**Problem description**
Return each line of the material verbatim.

Dataset records:
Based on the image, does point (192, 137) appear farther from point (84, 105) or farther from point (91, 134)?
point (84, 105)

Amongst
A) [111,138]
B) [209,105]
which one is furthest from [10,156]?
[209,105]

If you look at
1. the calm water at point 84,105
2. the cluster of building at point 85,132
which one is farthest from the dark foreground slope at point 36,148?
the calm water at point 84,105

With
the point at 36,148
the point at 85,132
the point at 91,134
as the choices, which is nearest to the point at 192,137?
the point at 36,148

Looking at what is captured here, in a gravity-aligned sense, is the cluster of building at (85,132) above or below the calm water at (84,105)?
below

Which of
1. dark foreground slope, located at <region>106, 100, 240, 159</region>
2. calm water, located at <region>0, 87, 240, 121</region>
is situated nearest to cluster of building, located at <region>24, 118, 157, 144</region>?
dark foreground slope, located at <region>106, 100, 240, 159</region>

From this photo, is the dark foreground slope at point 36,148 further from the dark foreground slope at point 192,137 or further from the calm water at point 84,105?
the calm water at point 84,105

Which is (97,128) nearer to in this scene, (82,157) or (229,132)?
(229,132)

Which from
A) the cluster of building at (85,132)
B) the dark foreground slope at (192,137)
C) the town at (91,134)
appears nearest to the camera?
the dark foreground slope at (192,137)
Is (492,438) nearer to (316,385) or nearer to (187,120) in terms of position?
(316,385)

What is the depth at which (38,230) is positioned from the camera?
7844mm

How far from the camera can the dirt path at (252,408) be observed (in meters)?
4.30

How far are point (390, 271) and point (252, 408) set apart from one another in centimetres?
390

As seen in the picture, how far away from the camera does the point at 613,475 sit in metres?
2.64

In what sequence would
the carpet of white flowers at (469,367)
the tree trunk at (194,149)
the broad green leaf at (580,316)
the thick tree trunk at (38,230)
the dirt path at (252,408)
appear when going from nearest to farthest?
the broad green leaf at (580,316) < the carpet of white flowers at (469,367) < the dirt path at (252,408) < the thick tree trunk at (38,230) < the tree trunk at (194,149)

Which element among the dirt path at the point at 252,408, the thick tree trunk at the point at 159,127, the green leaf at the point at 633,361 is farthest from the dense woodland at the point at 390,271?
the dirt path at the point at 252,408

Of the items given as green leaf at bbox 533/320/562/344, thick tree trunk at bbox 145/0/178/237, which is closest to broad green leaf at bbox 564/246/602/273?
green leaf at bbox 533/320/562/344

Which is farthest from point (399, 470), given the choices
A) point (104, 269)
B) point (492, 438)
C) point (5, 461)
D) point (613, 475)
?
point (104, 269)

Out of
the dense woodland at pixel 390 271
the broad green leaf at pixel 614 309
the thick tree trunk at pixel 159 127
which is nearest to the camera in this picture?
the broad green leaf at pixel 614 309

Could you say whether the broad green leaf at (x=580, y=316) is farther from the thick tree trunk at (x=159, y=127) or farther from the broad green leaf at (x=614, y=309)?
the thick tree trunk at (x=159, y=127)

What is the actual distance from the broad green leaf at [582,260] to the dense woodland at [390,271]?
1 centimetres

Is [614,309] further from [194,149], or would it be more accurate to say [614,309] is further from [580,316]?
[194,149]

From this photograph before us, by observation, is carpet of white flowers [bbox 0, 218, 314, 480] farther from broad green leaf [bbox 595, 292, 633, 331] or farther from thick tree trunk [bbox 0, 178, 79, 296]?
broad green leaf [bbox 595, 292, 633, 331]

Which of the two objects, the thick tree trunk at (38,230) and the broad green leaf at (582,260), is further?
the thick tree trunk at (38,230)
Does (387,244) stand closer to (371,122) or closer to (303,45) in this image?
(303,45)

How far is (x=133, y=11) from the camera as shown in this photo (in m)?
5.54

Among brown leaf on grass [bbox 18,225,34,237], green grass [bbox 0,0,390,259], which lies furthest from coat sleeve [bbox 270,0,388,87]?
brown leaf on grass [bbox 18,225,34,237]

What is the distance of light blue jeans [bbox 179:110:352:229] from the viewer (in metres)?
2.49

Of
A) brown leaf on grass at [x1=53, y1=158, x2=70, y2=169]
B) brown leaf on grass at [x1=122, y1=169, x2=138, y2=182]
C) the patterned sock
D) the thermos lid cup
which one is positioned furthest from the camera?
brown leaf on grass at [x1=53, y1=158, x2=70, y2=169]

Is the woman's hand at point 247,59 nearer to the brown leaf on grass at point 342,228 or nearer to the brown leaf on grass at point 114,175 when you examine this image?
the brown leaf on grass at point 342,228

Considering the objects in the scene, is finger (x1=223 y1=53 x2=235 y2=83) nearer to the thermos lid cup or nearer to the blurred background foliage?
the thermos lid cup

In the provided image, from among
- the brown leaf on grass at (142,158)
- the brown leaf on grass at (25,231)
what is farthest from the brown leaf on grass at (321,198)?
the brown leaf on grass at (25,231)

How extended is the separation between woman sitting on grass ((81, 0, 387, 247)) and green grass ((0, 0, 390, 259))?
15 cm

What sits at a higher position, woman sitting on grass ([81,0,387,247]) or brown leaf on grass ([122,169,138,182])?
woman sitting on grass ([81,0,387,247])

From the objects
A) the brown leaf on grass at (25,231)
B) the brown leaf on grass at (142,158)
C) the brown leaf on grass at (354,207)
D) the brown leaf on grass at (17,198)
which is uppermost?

**Task response**
Based on the image, does point (192, 137) appear farther from point (84, 105) or farther from point (91, 134)?
point (84, 105)

Amongst
A) [111,138]
B) [209,105]
which one is furthest from [10,156]?
[209,105]

If you look at
1. the calm water at point 84,105
2. the cluster of building at point 85,132
which one is farthest from the dark foreground slope at point 36,148?
the calm water at point 84,105

With
the point at 36,148
the point at 85,132
the point at 91,134
as the choices, which is nearest to the point at 192,137?
the point at 36,148

Looking at what is captured here, in a gravity-aligned sense, is the cluster of building at (85,132) above or below the calm water at (84,105)?
below

Which of
1. dark foreground slope, located at <region>106, 100, 240, 159</region>
2. calm water, located at <region>0, 87, 240, 121</region>
is situated nearest to cluster of building, located at <region>24, 118, 157, 144</region>?
dark foreground slope, located at <region>106, 100, 240, 159</region>

From this photo, is the dark foreground slope at point 36,148 further from the dark foreground slope at point 192,137 or further from the calm water at point 84,105?
the calm water at point 84,105

Which is (97,128) nearer to in this scene, (82,157) or (229,132)?
(229,132)

Which from
A) the cluster of building at (85,132)
B) the dark foreground slope at (192,137)
C) the town at (91,134)
appears nearest to the camera?
the dark foreground slope at (192,137)
Is (492,438) nearer to (316,385) or nearer to (187,120) in terms of position?
(316,385)

What is the depth at which (38,230) is positioned from the camera?
7844mm

How far from the camera can the dirt path at (252,408) be observed (in meters)?
4.30

How far are point (390, 271) and point (252, 408) set apart from one another in centimetres?
390

As seen in the picture, how far away from the camera does the point at 613,475 sit in metres?
2.64

In what sequence would
the carpet of white flowers at (469,367)
the tree trunk at (194,149)
the broad green leaf at (580,316)
the thick tree trunk at (38,230)
the dirt path at (252,408)
appear when going from nearest to farthest?
the broad green leaf at (580,316) < the carpet of white flowers at (469,367) < the dirt path at (252,408) < the thick tree trunk at (38,230) < the tree trunk at (194,149)

Which element among the dirt path at the point at 252,408, the thick tree trunk at the point at 159,127, the green leaf at the point at 633,361 is farthest from the dense woodland at the point at 390,271?
the dirt path at the point at 252,408

Of the items given as green leaf at bbox 533/320/562/344, thick tree trunk at bbox 145/0/178/237, which is closest to broad green leaf at bbox 564/246/602/273?
green leaf at bbox 533/320/562/344

Which is farthest from point (399, 470), given the choices
A) point (104, 269)
B) point (492, 438)
C) point (5, 461)
D) point (613, 475)
?
point (104, 269)

Out of
the dense woodland at pixel 390 271
the broad green leaf at pixel 614 309
the thick tree trunk at pixel 159 127
which is nearest to the camera in this picture?
the broad green leaf at pixel 614 309

Could you say whether the broad green leaf at (x=580, y=316) is farther from the thick tree trunk at (x=159, y=127) or farther from the broad green leaf at (x=614, y=309)?
the thick tree trunk at (x=159, y=127)

What is the actual distance from the broad green leaf at [582,260] to the dense woodland at [390,271]?
1 centimetres

Is [614,309] further from [194,149], or would it be more accurate to say [614,309] is further from [580,316]?
[194,149]

From this photograph before us, by observation, is carpet of white flowers [bbox 0, 218, 314, 480] farther from broad green leaf [bbox 595, 292, 633, 331] or farther from thick tree trunk [bbox 0, 178, 79, 296]?
broad green leaf [bbox 595, 292, 633, 331]

Which of the two objects, the thick tree trunk at (38,230) and the broad green leaf at (582,260), is further?
the thick tree trunk at (38,230)
Does (387,244) stand closer to (371,122) or closer to (303,45) in this image?
(303,45)

How far is (x=133, y=11) from the camera as shown in this photo (in m)?
5.54

Among brown leaf on grass [bbox 18,225,34,237], green grass [bbox 0,0,390,259], which lies furthest from coat sleeve [bbox 270,0,388,87]?
brown leaf on grass [bbox 18,225,34,237]

What is the distance of light blue jeans [bbox 179:110:352:229] from the viewer (in metres)?
2.49

Of
A) brown leaf on grass at [x1=53, y1=158, x2=70, y2=169]
B) brown leaf on grass at [x1=122, y1=169, x2=138, y2=182]
C) the patterned sock
D) the thermos lid cup
which one is positioned furthest from the camera?
brown leaf on grass at [x1=53, y1=158, x2=70, y2=169]

Is the woman's hand at point 247,59 nearer to the brown leaf on grass at point 342,228 or nearer to the brown leaf on grass at point 114,175 when you examine this image?
the brown leaf on grass at point 342,228

Considering the objects in the scene, is finger (x1=223 y1=53 x2=235 y2=83) nearer to the thermos lid cup or nearer to the blurred background foliage?
the thermos lid cup

In the provided image, from among
- the brown leaf on grass at (142,158)
- the brown leaf on grass at (25,231)
what is farthest from the brown leaf on grass at (321,198)?
the brown leaf on grass at (25,231)

How extended is the separation between woman sitting on grass ((81, 0, 387, 247)) and green grass ((0, 0, 390, 259))?
15 cm

What sits at a higher position, woman sitting on grass ([81,0,387,247]) or brown leaf on grass ([122,169,138,182])?
woman sitting on grass ([81,0,387,247])

From the objects
A) the brown leaf on grass at (25,231)
B) the brown leaf on grass at (142,158)
C) the brown leaf on grass at (354,207)
D) the brown leaf on grass at (17,198)
which is uppermost?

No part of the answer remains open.